Companies vastly undervalue experience.
Oftentimes, they cite 2-5 years as being sufficient for most roles. That means that an "on track" college kid (not a "Tommy Boy" clone, like myself) can be in a position that has a decent amount of responsibility at age 23-26.
Here's the thing though. Employers don't realise that our brains don't fully form until 26 or so. We're apt to be immature, and because we don't have life experience, we're apt to make mistakes. This is where the older worker excels, and is able to edge out their younger counterparts. Experience is worth hiring, even if it costs a bit more.
But there's a trade off... Experience can bring complacency.
Staying competitive with fresh graduates gets tougher and tougher as we get older. Humans have a tendency to become set in their ways as they age.
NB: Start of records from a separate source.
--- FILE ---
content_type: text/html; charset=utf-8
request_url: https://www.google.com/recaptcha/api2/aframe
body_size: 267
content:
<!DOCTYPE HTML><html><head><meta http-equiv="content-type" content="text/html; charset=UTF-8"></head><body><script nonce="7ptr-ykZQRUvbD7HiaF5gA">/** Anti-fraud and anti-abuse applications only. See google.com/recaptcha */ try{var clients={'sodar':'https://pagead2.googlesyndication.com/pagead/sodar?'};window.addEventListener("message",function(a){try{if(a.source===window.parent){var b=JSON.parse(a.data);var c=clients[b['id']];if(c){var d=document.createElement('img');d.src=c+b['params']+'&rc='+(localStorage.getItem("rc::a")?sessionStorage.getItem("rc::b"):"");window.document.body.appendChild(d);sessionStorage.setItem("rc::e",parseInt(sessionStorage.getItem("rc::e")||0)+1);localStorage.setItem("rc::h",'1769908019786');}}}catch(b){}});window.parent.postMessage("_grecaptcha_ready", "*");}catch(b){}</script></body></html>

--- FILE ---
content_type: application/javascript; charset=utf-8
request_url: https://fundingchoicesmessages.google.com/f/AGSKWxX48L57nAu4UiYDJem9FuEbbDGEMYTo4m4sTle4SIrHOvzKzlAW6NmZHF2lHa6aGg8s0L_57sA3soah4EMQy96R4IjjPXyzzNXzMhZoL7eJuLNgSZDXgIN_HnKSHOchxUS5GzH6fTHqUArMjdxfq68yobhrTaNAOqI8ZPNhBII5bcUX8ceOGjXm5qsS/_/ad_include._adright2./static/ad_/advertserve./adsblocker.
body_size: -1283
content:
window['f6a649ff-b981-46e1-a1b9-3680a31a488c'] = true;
If you're over 40, you may have some routines that have developed already that, if deviated from, make you something of a pain to be around.
I know that even at 35, I have some habits and things I like that not only drive my wife up a wall, but also make me an absolute pain if I don't do them. We'll all develop these eventually, it's part of the idiosyncrasy of being human, but when we let them run our lives and they become a burden to our growth and forward movement, then it becomes a much bigger issue.
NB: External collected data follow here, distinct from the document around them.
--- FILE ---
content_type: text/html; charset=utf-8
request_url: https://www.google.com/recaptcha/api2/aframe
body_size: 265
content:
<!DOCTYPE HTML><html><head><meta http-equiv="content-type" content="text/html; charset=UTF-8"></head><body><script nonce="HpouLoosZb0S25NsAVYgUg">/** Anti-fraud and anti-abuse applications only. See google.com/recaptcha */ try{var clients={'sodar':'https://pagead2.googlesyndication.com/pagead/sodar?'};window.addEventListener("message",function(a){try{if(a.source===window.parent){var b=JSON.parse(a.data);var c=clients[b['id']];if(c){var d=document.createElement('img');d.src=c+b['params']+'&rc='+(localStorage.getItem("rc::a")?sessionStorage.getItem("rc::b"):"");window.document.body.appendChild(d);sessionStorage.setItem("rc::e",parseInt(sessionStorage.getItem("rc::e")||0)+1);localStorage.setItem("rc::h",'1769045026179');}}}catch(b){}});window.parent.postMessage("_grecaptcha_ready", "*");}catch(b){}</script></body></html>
Workers over 40 have to make sure that they haven't slid too far into complacency with their daily routine.
At my recent speech at PONG Milwaukee, this spanned a number of things - from the thought process of "We've always done it this way", to updating your email address that shows on your resume. I hate to break it to you, but firstname.lastname@example.org doesn't exactly scream "I'm with it" on technology.
I'm not here to critique you on your choice of ISP 20+ years ago, heck, I remember my old, old email (Raven90229@aol.com - no I don't have it anymore).
What I can tell you is that if a recruiter had a prejudice against older workers for whatever reason, that would be a dead giveaway that I shouldn't hire you. You are by no means out of the game to have a great career in the second half of life.
If you're reading this and you're 40, you literally have 3 decades to make a mark on the world. If you're 50, you have the equivalent of a college student's entire lifetime, PLUS 30 years experience to draw on to get things going. At 60, time's not up, you've still got the whole 4th quarter of the game. Oftentimes, that's the best part.
If you're older than that, there is still time and there is still the ability to work, get hired, and hold a position you can enjoy as you head toward hanging things up and finishing the game of life. The key at any age, and even for the young'uns in the crowd is that you must keep learning. We grow or we die.